Correspondence should be addressed to Zhiqiang Song; moc.621@4002qihzs

Received 12 April 2017; Accepted 27 July 2017; Published 30 August 2017

Academic Editor: Xing Ma

Copyright © 2017 Zhiqiang Song and Chenhui Su. This is an open access article distributed under the Creative Commons Attribution License, which permits unrestricted use, distribution, and reproduction in any medium, provided the original work is properly cited.

#### Abstract

The mass and stiffness of the upper and lower structures of a powerhouse are different. As such, the first two vibration modes mostly indicate the dynamic characteristics of the upper structure, and the precise seismic response of a powerhouse is difficult to obtain on the basis of Rayleigh damping coefficients acquired using the fundamental frequencies of this structure. The damping ratio of each mode is relatively accurate when the least square method is used, but the accuracy of the damping ratios that contribute substantially to seismic responses is hardly ensured. The error of dynamic responses may even be amplified. In this study, modes that greatly influence these responses are found on the basis of mode participation mass, and Rayleigh damping coefficients are obtained. Seismic response distortion attributed to large differences in Rayleigh damping coefficients because of improper modal selection is avoided by using the proposed method, which is also simpler and more accurate than the least square method. Numerical experiments show that the damping matrix determined by using the Rayleigh damping coefficients identified by our method is closer to the actual value and the seismic response of the powerhouse is more reasonable than that revealed through the least square method.

#### 1. Introduction

With the exploitation of water resources in southwest China, large-scale hydropower stations have been established in regions frequently hit by earthquakes. The antiseismic safety of powerhouses is essential for water turbine generators and operators in powerhouses. The seismic responses of powerhouse structures are often analyzed with time history method. For example, structural dynamic time history analysis includes modal superposition and step-by-step integration methods. Multi-degree-of-freedom vibration is decoupled in multiple single-degree-of-freedom vibrations in modal superposition method. Single-degree-of-freedom systems can be subjected to a precise dynamic response analysis through Duhamel’s integration. With this method, input damping is accurate and high-speed calculation is achieved. However, modal superposition time history analysis method is only applicable to linear elastic structure systems because a structure possesses different decomposition modes at various times due to nonlinear structural material, nonlinear contact state, and other parameters. Therefore, a step-by-step integration dynamic time history analysis method can be used for a nonlinear system, which requires damping matrix establishment.

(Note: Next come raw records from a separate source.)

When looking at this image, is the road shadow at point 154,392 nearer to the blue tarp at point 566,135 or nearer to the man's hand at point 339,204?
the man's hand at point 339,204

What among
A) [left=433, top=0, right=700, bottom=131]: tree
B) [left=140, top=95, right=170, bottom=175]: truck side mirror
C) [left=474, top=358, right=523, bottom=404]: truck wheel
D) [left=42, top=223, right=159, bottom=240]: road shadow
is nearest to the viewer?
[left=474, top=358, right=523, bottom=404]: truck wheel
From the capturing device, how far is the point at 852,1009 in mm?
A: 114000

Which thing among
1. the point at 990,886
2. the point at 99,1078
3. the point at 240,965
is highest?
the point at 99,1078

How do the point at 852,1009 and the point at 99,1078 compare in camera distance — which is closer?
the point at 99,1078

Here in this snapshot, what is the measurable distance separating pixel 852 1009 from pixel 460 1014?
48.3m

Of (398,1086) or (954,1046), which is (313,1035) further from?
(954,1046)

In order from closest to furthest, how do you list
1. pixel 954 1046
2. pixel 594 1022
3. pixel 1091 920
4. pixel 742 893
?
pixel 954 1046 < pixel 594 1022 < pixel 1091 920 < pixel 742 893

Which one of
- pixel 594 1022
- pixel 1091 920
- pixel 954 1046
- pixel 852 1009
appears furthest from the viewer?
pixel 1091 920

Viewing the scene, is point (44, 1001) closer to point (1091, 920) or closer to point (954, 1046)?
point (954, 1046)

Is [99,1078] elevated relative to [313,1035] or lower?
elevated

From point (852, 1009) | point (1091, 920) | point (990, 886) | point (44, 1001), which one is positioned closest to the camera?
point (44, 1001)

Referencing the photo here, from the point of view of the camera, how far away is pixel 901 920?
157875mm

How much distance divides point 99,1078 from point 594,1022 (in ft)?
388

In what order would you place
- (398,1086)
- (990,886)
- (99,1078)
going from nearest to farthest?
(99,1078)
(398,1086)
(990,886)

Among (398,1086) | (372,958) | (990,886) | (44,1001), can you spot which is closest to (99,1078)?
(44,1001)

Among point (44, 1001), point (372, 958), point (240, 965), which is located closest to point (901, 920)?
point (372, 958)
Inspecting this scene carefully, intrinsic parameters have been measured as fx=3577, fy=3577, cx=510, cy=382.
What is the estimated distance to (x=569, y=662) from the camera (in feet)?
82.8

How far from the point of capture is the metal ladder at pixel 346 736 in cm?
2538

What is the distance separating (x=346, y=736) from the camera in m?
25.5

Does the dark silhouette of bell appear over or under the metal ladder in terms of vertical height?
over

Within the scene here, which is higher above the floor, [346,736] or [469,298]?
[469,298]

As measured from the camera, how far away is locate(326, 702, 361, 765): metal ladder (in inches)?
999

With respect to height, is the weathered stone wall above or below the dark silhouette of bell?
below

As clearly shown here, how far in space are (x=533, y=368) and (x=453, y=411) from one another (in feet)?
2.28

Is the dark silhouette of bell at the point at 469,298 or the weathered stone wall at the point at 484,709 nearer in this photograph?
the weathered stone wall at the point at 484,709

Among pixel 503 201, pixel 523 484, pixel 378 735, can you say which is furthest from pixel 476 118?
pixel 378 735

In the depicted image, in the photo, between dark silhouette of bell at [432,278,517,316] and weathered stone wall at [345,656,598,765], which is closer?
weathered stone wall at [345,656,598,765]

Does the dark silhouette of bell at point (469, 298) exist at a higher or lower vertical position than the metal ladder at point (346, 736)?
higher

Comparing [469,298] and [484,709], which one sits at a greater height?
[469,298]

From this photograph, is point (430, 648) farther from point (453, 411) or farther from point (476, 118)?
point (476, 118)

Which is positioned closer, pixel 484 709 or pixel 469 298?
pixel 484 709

Unlike the formation of stiffness and mass matrixes, the formation mechanism of damping is complicated; that is, a damping matrix can be calculated by using a construction method but cannot be directly determined by identifying the material, size, and characteristics of structures [1]. Consequently, different damping matrix construction theories have been proposed [2–9]. For instance, a Rayleigh damping model is widely used because of its excellent advantages [10–13]. (1) In this model, the damping matrix of a structure is a linear combination of mass and stiffness matrixes. As such, Rayleigh damping models can provide a clear physical meaning and present a convenient expression. Thus, these models can be easily applied. (2) A Rayleigh damping matrix must be orthogonal to mode shapes. Consequently, decoupling the dynamic equations of multiple degree-of-freedom systems via mode superposition become convenient. Mode damping ratios can be directly used in single degree-of-freedom systems (generated by decoupling) dynamic response calculation. Therefore, damping input shows an enhanced accuracy and a reduced calculation scale. (3) Rayleigh damping coefficients can be determined by the orthogonality of a damping matrix for a modal shape. (4) With appropriate Rayleigh damping coefficients, results of a dynamic response analysis of a multi-degree-of-freedom system are the same as experimental data. A damping model is also embedded in commercial finite element software, and Rayleigh damping models are considered as a basis for damping matrix construction commonly utilized in the seismic time history analysis of hydraulic structures.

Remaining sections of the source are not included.